With the Americans in the process of advising everyone that interest rates are going to rise there in 2015, the Bank of England governor Mark Carney has indicated rates may also rise in the UK.

The plan is very clear – but it’s worth knowing that every time over the last few years Mark Carney has talked about raising interest rates, he and the MPC committee who’s decision it is to raise them, have shied away.

So what are the planned interest rate changes in the UK?
The indications which have been set out by Mark Carney and the Bank of England are:-

  • Historic bank base rate over the last 300 years was 4.5%
  • Expectation is that the ‘new’ normal will be perhaps half this rate ie 2%

The indication is that the first bank base rate rise may be at the 'turn of the year' ie towards or after Christmas in early 2016.

What will the planned interest rate changes cost you?
The Halifax have produced a helpful table which lays out the cost

Costs of planned interest rate changes - Halifax

What should you be doing to reduce the impact of interest rate increases?
If you are a saver, it’s likely the changes will work in your favour, however if you are borrowing money via a mortgage, then it could impact, very quickly, on your mortgage payments.

What you need to know or think about with interest rate rises:-

  1. We don’t know yet whether a move from current 0.5% to the 2.59% interest rate will all be passed onto you the customer.

    If you are currently on a mortgage interest rate of 3% versus a 0.5% bank base rate, then this may mean they put up your mortgage to 3% + 2.09% = 5.09%.

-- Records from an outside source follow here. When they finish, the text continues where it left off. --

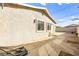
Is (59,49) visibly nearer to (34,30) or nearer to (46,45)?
(46,45)

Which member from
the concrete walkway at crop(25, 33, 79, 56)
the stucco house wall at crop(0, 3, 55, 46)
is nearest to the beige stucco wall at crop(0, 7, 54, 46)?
the stucco house wall at crop(0, 3, 55, 46)

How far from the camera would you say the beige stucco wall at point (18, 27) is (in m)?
1.85

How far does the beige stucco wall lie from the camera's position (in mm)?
1846

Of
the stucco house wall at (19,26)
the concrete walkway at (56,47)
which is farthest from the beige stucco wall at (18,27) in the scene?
the concrete walkway at (56,47)

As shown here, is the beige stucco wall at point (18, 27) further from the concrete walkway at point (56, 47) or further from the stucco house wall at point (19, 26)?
the concrete walkway at point (56, 47)

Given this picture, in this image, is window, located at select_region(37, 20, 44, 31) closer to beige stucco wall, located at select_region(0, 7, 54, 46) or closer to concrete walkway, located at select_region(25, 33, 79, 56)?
beige stucco wall, located at select_region(0, 7, 54, 46)

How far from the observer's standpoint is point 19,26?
187 centimetres

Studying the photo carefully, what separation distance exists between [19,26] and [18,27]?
0.7 inches

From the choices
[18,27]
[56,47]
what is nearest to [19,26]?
[18,27]

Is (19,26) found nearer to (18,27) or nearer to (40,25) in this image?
(18,27)

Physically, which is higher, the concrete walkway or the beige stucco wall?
the beige stucco wall

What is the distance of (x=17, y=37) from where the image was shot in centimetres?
189

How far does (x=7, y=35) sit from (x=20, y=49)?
25cm

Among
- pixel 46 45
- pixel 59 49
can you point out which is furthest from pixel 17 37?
pixel 59 49
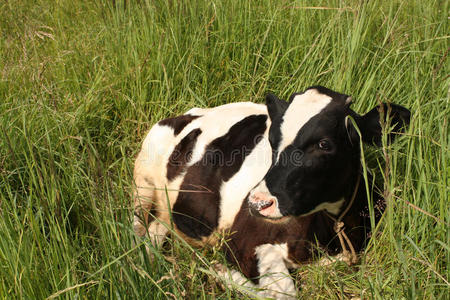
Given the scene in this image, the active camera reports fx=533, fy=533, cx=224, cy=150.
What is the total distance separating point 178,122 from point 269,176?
1.22 metres

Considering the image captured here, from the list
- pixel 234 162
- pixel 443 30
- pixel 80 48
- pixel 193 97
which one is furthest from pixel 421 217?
pixel 80 48

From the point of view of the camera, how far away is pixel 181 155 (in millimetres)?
3299

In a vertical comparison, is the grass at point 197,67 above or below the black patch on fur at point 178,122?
above

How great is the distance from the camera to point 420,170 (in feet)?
7.76

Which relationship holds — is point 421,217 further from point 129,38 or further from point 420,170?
point 129,38

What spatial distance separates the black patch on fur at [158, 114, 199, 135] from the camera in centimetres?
341

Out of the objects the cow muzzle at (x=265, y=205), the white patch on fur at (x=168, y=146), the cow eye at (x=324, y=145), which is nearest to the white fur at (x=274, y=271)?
the cow muzzle at (x=265, y=205)

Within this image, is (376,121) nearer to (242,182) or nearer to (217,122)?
(242,182)

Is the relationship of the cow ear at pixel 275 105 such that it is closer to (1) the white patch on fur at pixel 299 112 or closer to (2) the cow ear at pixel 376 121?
(1) the white patch on fur at pixel 299 112

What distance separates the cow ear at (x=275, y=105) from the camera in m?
2.61

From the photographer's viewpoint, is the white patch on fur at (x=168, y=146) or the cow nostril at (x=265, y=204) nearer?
the cow nostril at (x=265, y=204)

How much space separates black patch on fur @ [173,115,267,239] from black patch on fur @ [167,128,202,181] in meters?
0.09

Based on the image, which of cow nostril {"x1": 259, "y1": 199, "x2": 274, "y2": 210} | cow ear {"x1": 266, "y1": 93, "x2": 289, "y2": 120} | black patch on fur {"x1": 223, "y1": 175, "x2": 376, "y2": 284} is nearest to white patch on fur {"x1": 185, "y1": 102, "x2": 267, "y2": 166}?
cow ear {"x1": 266, "y1": 93, "x2": 289, "y2": 120}

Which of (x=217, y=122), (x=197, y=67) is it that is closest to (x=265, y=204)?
(x=217, y=122)
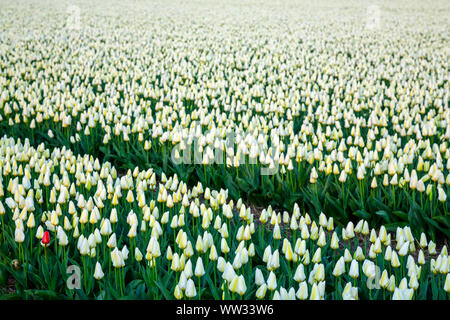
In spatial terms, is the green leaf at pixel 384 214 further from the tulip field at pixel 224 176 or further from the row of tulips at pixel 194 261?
the row of tulips at pixel 194 261

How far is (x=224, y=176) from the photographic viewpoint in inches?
179

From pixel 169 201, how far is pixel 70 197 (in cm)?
93

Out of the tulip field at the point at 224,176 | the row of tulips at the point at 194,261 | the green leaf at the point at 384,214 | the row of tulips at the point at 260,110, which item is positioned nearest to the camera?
the row of tulips at the point at 194,261

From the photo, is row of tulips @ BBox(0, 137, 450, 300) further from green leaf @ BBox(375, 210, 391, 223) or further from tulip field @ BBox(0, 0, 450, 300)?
green leaf @ BBox(375, 210, 391, 223)

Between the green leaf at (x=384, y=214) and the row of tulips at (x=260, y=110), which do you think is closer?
the green leaf at (x=384, y=214)

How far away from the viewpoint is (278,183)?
14.2 ft

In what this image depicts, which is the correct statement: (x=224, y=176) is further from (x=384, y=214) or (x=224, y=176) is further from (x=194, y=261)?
(x=194, y=261)

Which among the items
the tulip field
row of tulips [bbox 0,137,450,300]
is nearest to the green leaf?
the tulip field

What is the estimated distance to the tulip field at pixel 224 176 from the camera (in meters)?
2.71

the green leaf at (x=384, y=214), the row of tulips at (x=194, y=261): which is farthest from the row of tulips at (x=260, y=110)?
the row of tulips at (x=194, y=261)

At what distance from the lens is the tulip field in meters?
2.71

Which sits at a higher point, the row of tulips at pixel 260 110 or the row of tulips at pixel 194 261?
the row of tulips at pixel 260 110

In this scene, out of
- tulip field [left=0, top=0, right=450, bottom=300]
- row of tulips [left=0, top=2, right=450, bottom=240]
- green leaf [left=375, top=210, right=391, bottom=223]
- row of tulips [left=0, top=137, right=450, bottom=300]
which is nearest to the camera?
row of tulips [left=0, top=137, right=450, bottom=300]

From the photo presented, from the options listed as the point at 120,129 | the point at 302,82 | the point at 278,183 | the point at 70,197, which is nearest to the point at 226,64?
the point at 302,82
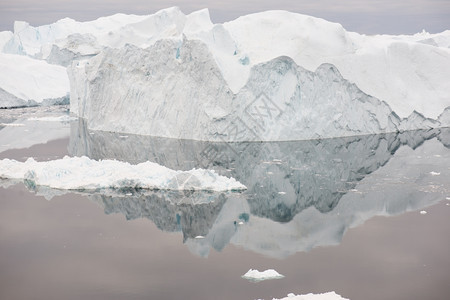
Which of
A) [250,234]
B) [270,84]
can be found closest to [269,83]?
[270,84]

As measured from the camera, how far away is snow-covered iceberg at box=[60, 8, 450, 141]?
51.5ft

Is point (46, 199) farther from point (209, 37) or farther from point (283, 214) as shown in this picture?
point (209, 37)

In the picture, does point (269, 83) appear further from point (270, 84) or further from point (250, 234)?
point (250, 234)

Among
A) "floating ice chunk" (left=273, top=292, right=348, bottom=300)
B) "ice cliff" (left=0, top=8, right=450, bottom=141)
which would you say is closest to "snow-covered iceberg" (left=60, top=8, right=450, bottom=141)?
"ice cliff" (left=0, top=8, right=450, bottom=141)

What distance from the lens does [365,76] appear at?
1688 cm

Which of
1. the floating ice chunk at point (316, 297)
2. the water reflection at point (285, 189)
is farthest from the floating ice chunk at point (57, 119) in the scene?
the floating ice chunk at point (316, 297)

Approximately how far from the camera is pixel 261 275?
6.49 metres

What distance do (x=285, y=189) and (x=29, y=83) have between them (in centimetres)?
2079

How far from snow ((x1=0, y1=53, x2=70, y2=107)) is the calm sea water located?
1550cm

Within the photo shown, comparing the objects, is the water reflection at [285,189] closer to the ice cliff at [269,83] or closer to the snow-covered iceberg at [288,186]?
the snow-covered iceberg at [288,186]

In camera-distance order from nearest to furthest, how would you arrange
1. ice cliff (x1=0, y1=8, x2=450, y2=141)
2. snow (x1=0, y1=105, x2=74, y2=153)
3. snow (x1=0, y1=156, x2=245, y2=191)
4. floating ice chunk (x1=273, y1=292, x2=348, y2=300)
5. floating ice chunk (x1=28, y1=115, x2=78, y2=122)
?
1. floating ice chunk (x1=273, y1=292, x2=348, y2=300)
2. snow (x1=0, y1=156, x2=245, y2=191)
3. ice cliff (x1=0, y1=8, x2=450, y2=141)
4. snow (x1=0, y1=105, x2=74, y2=153)
5. floating ice chunk (x1=28, y1=115, x2=78, y2=122)

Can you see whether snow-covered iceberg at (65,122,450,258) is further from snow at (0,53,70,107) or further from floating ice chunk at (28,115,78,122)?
snow at (0,53,70,107)

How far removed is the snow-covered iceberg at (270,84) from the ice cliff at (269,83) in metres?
0.03

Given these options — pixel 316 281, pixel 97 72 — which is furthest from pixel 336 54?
pixel 316 281
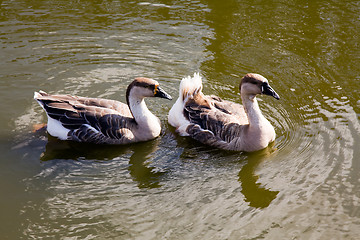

    However, most mortgage brokers appear to think the whole rise will be passed on.
  2. When the rates rise, if the mortgage rate is to be increased, typically the higher amount will apply on your next mortgage payment, so it could be within a month or even less. Check with your broker/lender and the terms and conditions of your mortgage.
  3. The expectations are that interest rates will increase longer term to 2-3%. Over the history of bank rates, they have been around 4%, so although mortgage rates may remain lower in the future, they are still likely to rise from the current low rates or 3% or less.
  4. If you want to mitigate the impact of interest rate rises, then think about visiting a regulated, independent mortgage broker who may be able to find a mortgage deal that will help ease any potential big increases.
  5. If you are a buy to let investor, then it is essential to speak to a mortgage broker as above, but also a property tax expert to best understand how the reduction in mortgage tax relief on the interest element of mortgage payments will impact on your existing and any future buy to let finances. 

Even if you are only a basic rate tax payer, not effected by the changes in tax relief, it is worth taking these steps – if this has little impact on the buy to let market, then a future government may consider taking away all the mortgage relief.
Better to be forewarned and forearmed than invest now and not take this risk into account.